First Conflict Tower payoff:
"By portraying the Bible as essentially one long text message from a deity who hasn’t quite figured out how to self-edit, these publishers are putting it in direct competition with the thousand other similarly draped media productions screaming for teenage approval. Given the choice between a secular source that honestly wants to engage with their concerns and a Bible that is cynically aping an interest in order to keep itself stumbling along another couple of centuries, there’s little doubt about where a modern adolescent will turn."
As a Christian, an aesthete, and a human being, I heartily agree with DeBakcsy’s scathing critique of accessory Bibles. In fact, as I grew up being bombarded with such monstrously packaged, tendentiously framed, and nakedly manipulative messages, I would dare say that the kitsch of Christian pop-culture may well have been the greatest threat my faith needed to survive. However, I don’t find it particularly surprising, nor do I consider it to be a new development, at least not in a larger sense. Ever since Emperor Constantine bowed the knee in 313, thereby ushering much of the empire into at least a nominal affiliation with the church, Christianity has been big enough to draw a massive crowd, which in turn, as in all other fora, draws droves of power mongers and would-be gatekeepers all eager to get their grubby fingers on a piece of the action, usually under the guise of “protecting the faith” or some such. The organized church, like so many other organizations, whenever it succeeds too much, is always in danger of becoming little more than a country club where power brokers rub shoulders and make important decisions in back rooms. So it goes whenever you get people together and force them to make decisions as a group. And this is why Augustine’s distinction of the visible vs. the invisible church is of the utmost importance. As I see it, every age since the foundation of the Christian religion has inflected the institution in both glorious and appalling ways. This again should not surprise, as both culture and faith are carried by the same organism. That an age of unrivaled consumerism and mass-media manipulation should spawn the gimmick Bible seems to me inevitable. Is it more gaudy than Vegas, more vapid than the home shopping network, or more intellectually dishonest than network news? More incongruous, to be sure.
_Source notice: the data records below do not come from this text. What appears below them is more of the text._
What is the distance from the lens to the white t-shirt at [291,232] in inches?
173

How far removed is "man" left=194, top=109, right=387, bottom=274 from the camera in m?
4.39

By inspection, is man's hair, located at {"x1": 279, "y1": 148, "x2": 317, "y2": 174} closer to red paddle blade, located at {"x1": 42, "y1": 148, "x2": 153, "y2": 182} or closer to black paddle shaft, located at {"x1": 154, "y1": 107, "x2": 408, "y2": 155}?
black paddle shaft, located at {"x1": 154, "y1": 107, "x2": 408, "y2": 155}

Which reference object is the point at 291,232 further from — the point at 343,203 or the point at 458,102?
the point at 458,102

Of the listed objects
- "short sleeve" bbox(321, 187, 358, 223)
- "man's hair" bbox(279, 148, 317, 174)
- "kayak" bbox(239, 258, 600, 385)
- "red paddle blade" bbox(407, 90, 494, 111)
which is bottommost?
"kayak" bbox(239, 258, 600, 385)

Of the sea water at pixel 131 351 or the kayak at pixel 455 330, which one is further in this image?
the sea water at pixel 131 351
I had a "cartoon" bible when I was a kid. It was in three paperback volums, the art was good, it faithfully followed most of the major tales that a kid could get it's head around. I probably read individual stories a hundred times. I'd say that it was one of the foundational works of my cultural literacy. While I can't say much about the other works described here I do plan on buying my child a cartoon bible. I am not going to buy the action bible shown in the piece, but a somewhat less sensationally produced one. I can't think of a better way to introduce the fables in the bible to my child and it's a matter I've considered long and hard.
I just want to read the "sidebar text messages from God" in the book of Revelations... Christian publishers really jumped the shark. The most effective (from a evangelical and positive long-term impact POV) gimmick Bible was Gideon's, by far. Instead of dumbing down the text they focused on a really kind of genius chain of distribution, getting their text to millions of people in moments of quiet isolation and detachment from their normal distractions.
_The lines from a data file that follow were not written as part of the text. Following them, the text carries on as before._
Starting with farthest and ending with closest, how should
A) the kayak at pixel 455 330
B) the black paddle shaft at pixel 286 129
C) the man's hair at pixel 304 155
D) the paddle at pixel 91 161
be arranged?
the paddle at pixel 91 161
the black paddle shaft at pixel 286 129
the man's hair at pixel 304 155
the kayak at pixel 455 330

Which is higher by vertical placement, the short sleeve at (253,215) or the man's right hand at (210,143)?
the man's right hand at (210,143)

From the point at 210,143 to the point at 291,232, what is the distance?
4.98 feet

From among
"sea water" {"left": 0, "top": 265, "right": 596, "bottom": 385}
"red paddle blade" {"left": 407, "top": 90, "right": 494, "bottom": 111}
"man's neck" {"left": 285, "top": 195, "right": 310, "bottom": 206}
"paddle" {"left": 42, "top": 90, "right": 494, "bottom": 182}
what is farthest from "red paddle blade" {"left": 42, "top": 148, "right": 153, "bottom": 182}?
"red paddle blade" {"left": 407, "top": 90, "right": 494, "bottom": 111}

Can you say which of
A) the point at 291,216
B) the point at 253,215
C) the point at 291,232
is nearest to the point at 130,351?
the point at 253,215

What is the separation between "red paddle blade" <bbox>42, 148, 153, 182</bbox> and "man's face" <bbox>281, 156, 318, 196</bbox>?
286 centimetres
The Gideons are pretty brilliant, no mistakin'. And props to them for proceeding with an element of subtlety. Still, I think the benchmark for Christian publishers is still Johannes Gutenberg. Now, that man could set some type! Actually, I'm wistful for the days of books being laboriously copied by hand onto expensive sheets of vellum made from animal skin. It's not that I begrudge the animals their skin, quite the contrary. Papyrus would have been way more cruelty free, though longevity issues might have arisen (as they most likely will with digitally encoded media, incidentally -- perhaps a blessing). It's just that nothing got published by accident, or as some kind of half-assed afterthought, or inevitably, by rote, at the hands of disinterested script grinders working to fill an anticipated demand. There were doubtless no "Zombie Apocalypse Worst-Case Scenario Survival Guides" in the outhouses of the thirteenth century peasants. (Though I must admit, of frivolous publications, that is one of my favorite).
The companion of the survival guide; World War Z, is actually a quite thoughtful look at the world through the lens of zombies. That sentence might come off as a bit of mindless post-modernist thinking but I think there's genuine value in both books despite the apparent triviality of them. Although I certainly agree that a lot of what is published today is useless or vain.